__PROBLEM TO WORK ON__
Output the lines of the items below as a Markdown table with a Number column for the row number and a Text column for the line. Leave out blank lines and pictures.

__DATA FOR THIS EXERCISE__
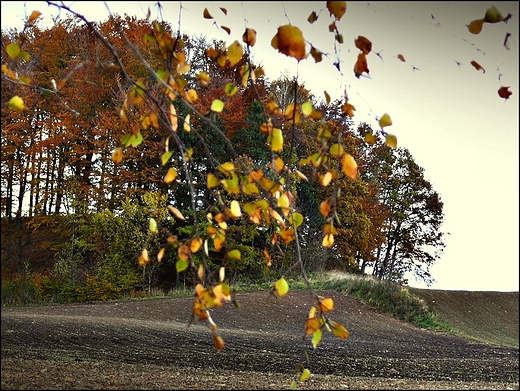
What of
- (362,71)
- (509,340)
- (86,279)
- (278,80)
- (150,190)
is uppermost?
(278,80)

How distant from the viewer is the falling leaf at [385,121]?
6.52 feet

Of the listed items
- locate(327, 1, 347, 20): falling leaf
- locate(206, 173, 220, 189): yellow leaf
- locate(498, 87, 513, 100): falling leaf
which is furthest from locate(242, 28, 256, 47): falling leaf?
locate(498, 87, 513, 100): falling leaf

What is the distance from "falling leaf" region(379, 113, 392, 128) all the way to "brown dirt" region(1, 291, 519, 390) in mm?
2013

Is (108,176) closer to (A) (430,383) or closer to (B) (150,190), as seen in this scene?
(B) (150,190)

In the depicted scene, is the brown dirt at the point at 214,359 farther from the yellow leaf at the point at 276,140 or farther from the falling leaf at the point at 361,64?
the falling leaf at the point at 361,64

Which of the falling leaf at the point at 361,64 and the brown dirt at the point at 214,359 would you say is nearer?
the falling leaf at the point at 361,64

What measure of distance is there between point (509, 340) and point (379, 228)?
4183 millimetres

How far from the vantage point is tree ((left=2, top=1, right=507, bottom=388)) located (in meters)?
2.07

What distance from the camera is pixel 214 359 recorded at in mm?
4707

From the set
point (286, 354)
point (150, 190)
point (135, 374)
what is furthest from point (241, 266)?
point (135, 374)

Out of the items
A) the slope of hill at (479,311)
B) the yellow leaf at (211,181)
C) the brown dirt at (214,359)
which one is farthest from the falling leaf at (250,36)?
the slope of hill at (479,311)

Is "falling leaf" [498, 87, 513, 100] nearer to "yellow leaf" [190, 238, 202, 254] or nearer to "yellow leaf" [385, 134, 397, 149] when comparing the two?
"yellow leaf" [385, 134, 397, 149]

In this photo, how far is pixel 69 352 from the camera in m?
4.63

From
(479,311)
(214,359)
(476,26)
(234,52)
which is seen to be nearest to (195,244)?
(234,52)
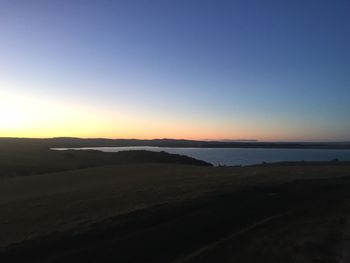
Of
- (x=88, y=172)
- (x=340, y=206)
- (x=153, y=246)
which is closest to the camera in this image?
(x=153, y=246)

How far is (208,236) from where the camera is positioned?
1447cm

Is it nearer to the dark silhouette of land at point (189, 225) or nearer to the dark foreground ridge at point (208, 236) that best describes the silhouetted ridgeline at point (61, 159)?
the dark silhouette of land at point (189, 225)

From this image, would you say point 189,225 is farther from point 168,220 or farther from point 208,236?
point 208,236

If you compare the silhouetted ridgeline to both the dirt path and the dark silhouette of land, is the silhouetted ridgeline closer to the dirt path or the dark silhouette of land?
the dark silhouette of land

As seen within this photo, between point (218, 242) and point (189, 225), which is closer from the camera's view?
point (218, 242)

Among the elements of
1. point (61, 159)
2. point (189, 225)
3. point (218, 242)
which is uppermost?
point (61, 159)

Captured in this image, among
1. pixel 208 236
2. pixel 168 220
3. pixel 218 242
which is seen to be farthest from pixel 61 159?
pixel 218 242

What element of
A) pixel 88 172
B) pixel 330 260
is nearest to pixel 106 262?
pixel 330 260

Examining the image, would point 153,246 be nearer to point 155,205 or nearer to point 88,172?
point 155,205

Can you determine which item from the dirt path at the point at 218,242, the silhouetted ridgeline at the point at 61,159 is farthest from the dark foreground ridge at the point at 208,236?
the silhouetted ridgeline at the point at 61,159

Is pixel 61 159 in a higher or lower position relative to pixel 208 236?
higher

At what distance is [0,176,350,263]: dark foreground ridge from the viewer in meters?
12.5

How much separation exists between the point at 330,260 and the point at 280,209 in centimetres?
647

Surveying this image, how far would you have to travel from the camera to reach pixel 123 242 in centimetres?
1339
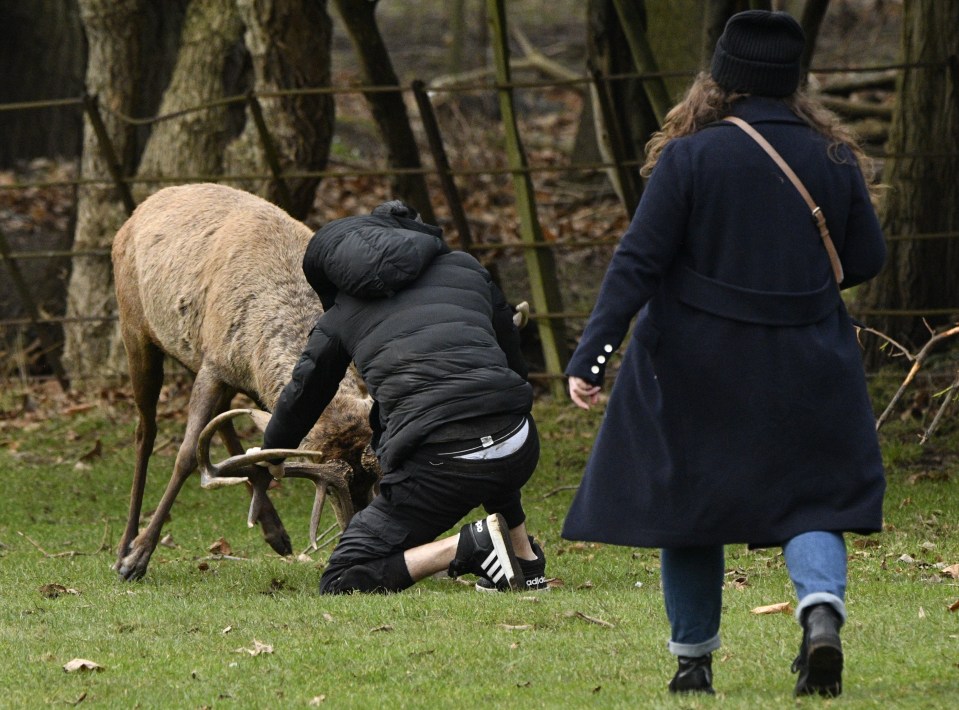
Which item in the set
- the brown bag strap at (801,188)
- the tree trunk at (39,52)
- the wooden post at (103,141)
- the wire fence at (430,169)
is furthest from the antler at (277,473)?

__SOLUTION FOR THIS PROBLEM__
| Number | Text |
|---|---|
| 1 | What of |
| 2 | - (362,71) |
| 3 | - (509,340) |
| 4 | - (86,279) |
| 5 | - (278,80) |
| 6 | - (150,190) |
| 7 | is uppermost? |
| 8 | (278,80) |
| 9 | How distant from the viewer is the falling leaf at [385,121]? |
| 10 | 6.52 feet |
| 11 | Of the listed items |
| 12 | - locate(327, 1, 347, 20): falling leaf |
| 13 | - locate(206, 173, 220, 189): yellow leaf |
| 14 | - locate(498, 87, 513, 100): falling leaf |
| 15 | which is furthest from locate(242, 28, 256, 47): falling leaf? |
| 16 | locate(498, 87, 513, 100): falling leaf |
| 17 | What is the distance from "falling leaf" region(379, 113, 392, 128) all the way to "brown dirt" region(1, 291, 519, 390) in mm? |
| 18 | 2013 |
| 19 | Is (108,176) closer to (A) (430,383) or closer to (B) (150,190), as seen in this scene? |
| 20 | (B) (150,190) |
| 21 | In the depicted scene, is the brown dirt at the point at 214,359 farther from the yellow leaf at the point at 276,140 or farther from the falling leaf at the point at 361,64? |
| 22 | the falling leaf at the point at 361,64 |
| 23 | Which of the falling leaf at the point at 361,64 and the brown dirt at the point at 214,359 would you say is nearer? |
| 24 | the falling leaf at the point at 361,64 |
| 25 | What measure of distance is there between point (509, 340) and point (379, 228)? |
| 26 | 4183 millimetres |
| 27 | How far from the vantage point is tree ((left=2, top=1, right=507, bottom=388)) located (in meters)? |
| 28 | 2.07 |
| 29 | What distance from the camera is pixel 214 359 recorded at in mm? |
| 30 | 4707 |
| 31 | From the set |
| 32 | point (286, 354) |
| 33 | point (150, 190) |
| 34 | point (135, 374) |
| 35 | what is furthest from point (241, 266)? |
| 36 | point (135, 374) |
| 37 | Out of the items |
| 38 | A) the slope of hill at (479,311) |
| 39 | B) the yellow leaf at (211,181) |
| 40 | C) the brown dirt at (214,359) |
| 41 | which one is farthest from the falling leaf at (250,36)? |
| 42 | the slope of hill at (479,311) |
| 43 | Is "falling leaf" [498, 87, 513, 100] nearer to "yellow leaf" [190, 238, 202, 254] or nearer to "yellow leaf" [385, 134, 397, 149] when comparing the two? |
| 44 | "yellow leaf" [385, 134, 397, 149] |
| 45 | In this photo, how far is pixel 69 352 from the camera in m? |
| 46 | 4.63 |
| 47 | From |
| 48 | (479,311) |
| 49 | (214,359) |
| 50 | (476,26) |
| 51 | (234,52) |
| 52 | which is seen to be nearest to (195,244)? |
| 53 | (234,52) |
| 54 | Of |
| 55 | - (x=88, y=172) |
| 56 | - (x=340, y=206) |
| 57 | - (x=153, y=246) |
| 58 | which is closest to the camera in this image? |
| 59 | (x=153, y=246) |
| 60 | How far is (208,236) from where the camera is positioned? |
| 61 | 1447cm |
| 62 | Is it nearer to the dark silhouette of land at point (189, 225) or nearer to the dark foreground ridge at point (208, 236) that best describes the silhouetted ridgeline at point (61, 159)? |
| 63 | the dark silhouette of land at point (189, 225) |
| 64 | From this image, would you say point 189,225 is farther from point 168,220 or farther from point 208,236? |
| 65 | point 208,236 |
| 66 | If you compare the silhouetted ridgeline to both the dirt path and the dark silhouette of land, is the silhouetted ridgeline closer to the dirt path or the dark silhouette of land? |
| 67 | the dark silhouette of land |
| 68 | As seen within this photo, between point (218, 242) and point (189, 225), which is closer from the camera's view? |
| 69 | point (218, 242) |
| 70 | Among the elements of |
| 71 | 1. point (61, 159) |
| 72 | 2. point (189, 225) |
| 73 | 3. point (218, 242) |
| 74 | which is uppermost? |
| 75 | point (61, 159) |
| 76 | Captured in this image, among |
| 77 | 1. pixel 208 236 |
| 78 | 2. pixel 168 220 |
| 79 | 3. pixel 218 242 |
| 80 | which is seen to be farthest from pixel 61 159? |
| 81 | pixel 218 242 |
| 82 | What element of |
| 83 | A) pixel 88 172 |
| 84 | B) pixel 330 260 |
| 85 | is nearest to pixel 106 262? |
| 86 | pixel 330 260 |
| 87 | Examining the image, would point 153,246 be nearer to point 155,205 or nearer to point 88,172? |
| 88 | point 155,205 |
| 89 | Can you determine which item from the dirt path at the point at 218,242, the silhouetted ridgeline at the point at 61,159 is farthest from the dark foreground ridge at the point at 208,236? |
| 90 | the silhouetted ridgeline at the point at 61,159 |
| 91 | Is pixel 61 159 in a higher or lower position relative to pixel 208 236? |
| 92 | higher |
| 93 | At what distance is [0,176,350,263]: dark foreground ridge from the viewer in meters? |
| 94 | 12.5 |
| 95 | How much separation exists between the point at 330,260 and the point at 280,209 in centimetres? |
| 96 | 647 |
| 97 | Surveying this image, how far would you have to travel from the camera to reach pixel 123 242 in centimetres? |
| 98 | 1339 |
| 99 | Which item in the set |
| 100 | - the brown bag strap at (801,188) |
| 101 | - the tree trunk at (39,52) |
| 102 | - the wooden post at (103,141) |
| 103 | - the wire fence at (430,169) |
| 104 | is furthest from the antler at (277,473)? |